Directions: Your task is to transcribe the records exactly, skipping every image.

Entries shown:
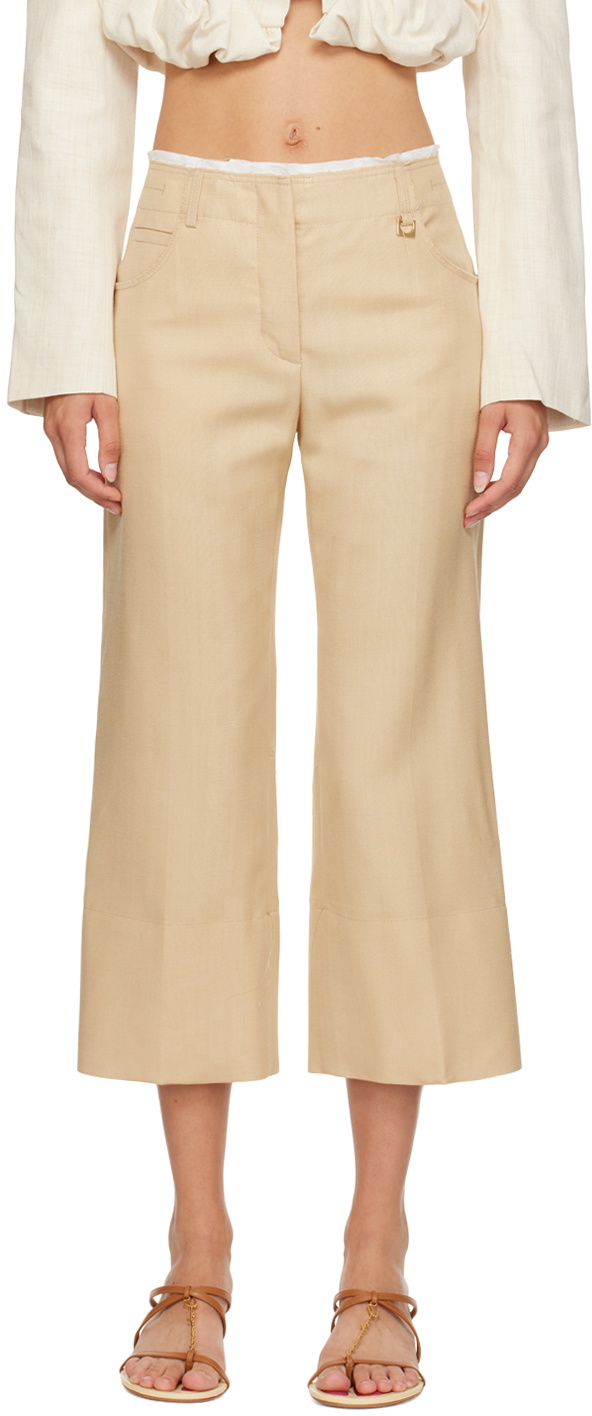 Pantalon fashion beige corto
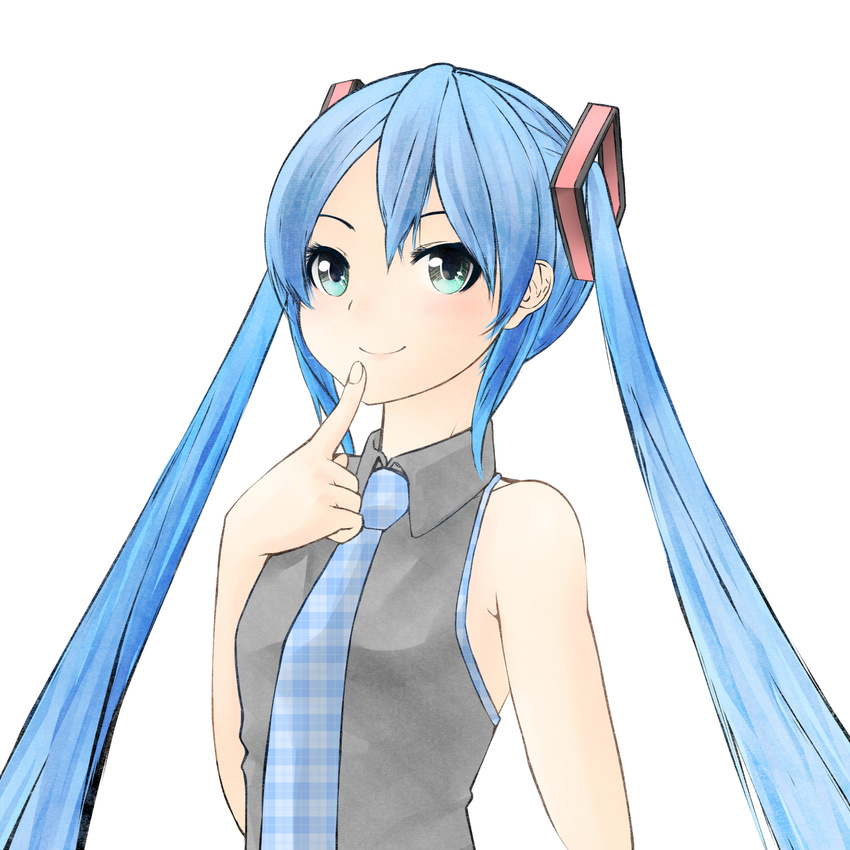 alternate_hair_color aqua_eyes bad_id bad_pixiv_id bare_shoulders blue_hair finger_to_mouth hatsune_miku highres long_hair necktie nekobaka simple_background smile solo thinking twintails upper_body very_long_hair vocaloid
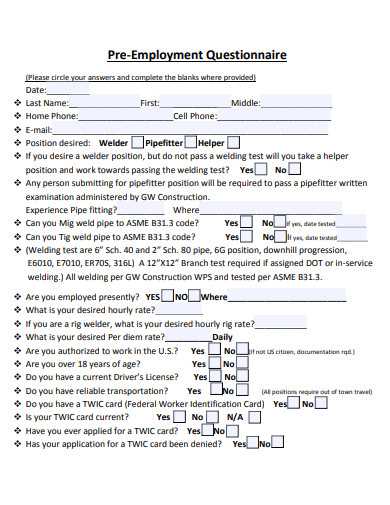 pre employment exam sample with answers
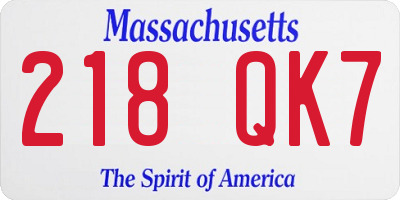MA license plate 218QK7
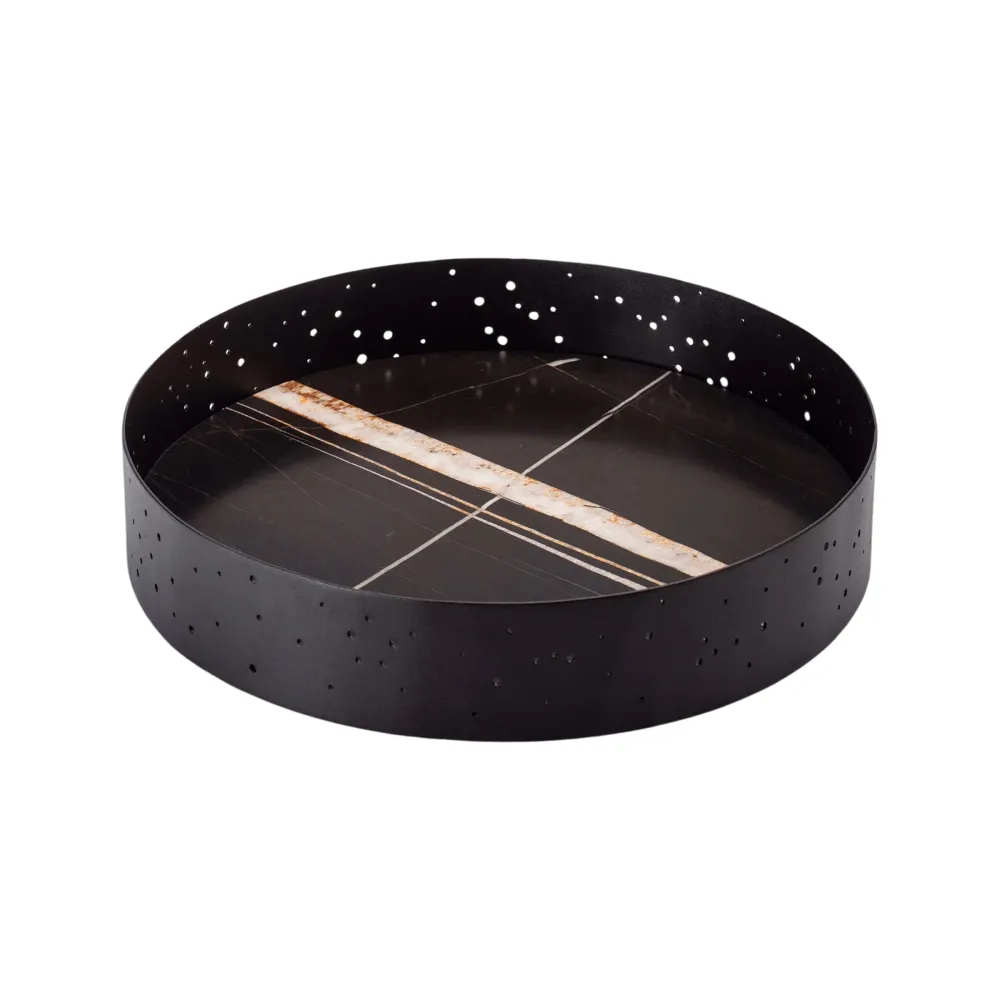 Centre de table en marbre et acier ECLITTICA par Stella Orlandino KIMANO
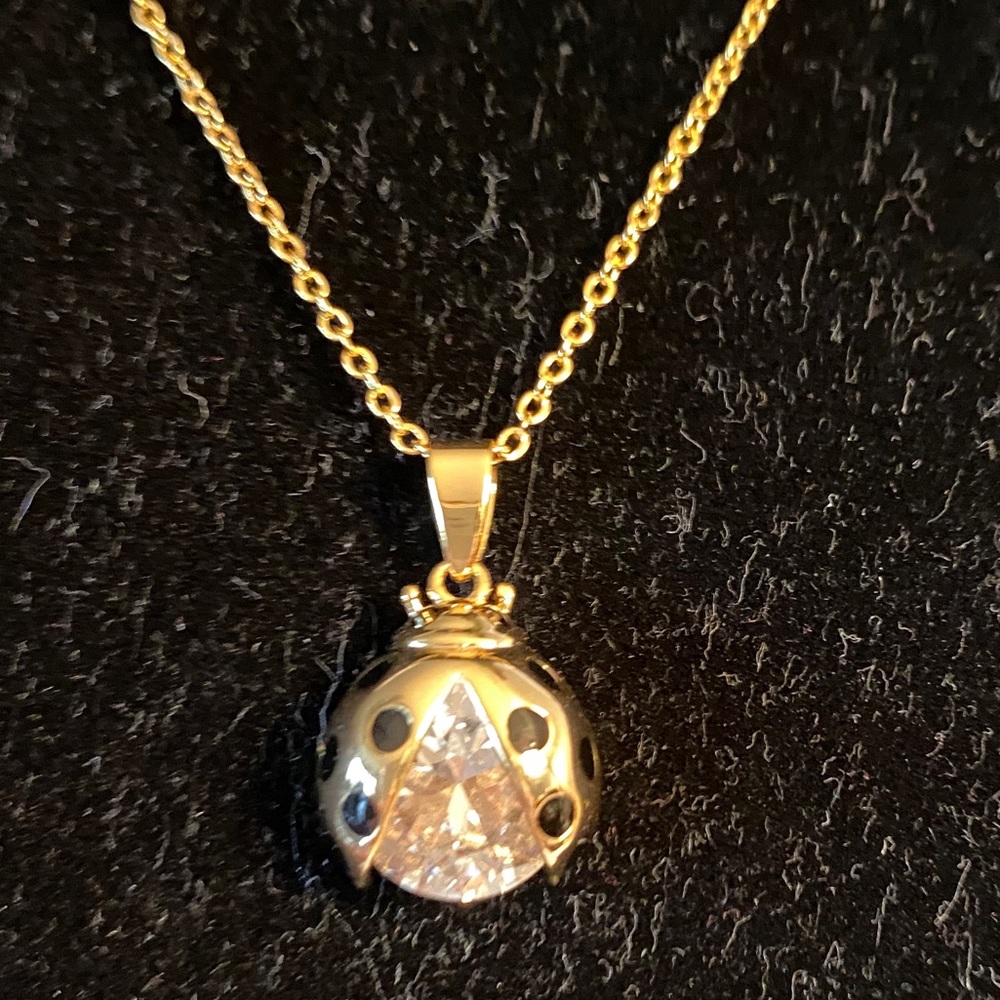 GOLD TONE LADY BUG NECKLACE  with CLEAR CRYSTALS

Answer space:
 Pantalon fashion beige corto
 alternate_hair_color aqua_eyes bad_id bad_pixiv_id bare_shoulders blue_hair finger_to_mouth hatsune_miku highres long_hair necktie nekobaka simple_background smile solo thinking twintails upper_body very_long_hair vocaloid
 pre employment exam sample with answers
MA license plate 218QK7
 Centre de table en marbre et acier ECLITTICA par Stella Orlandino KIMANO
 GOLD TONE LADY BUG NECKLACE  with CLEAR CRYSTALS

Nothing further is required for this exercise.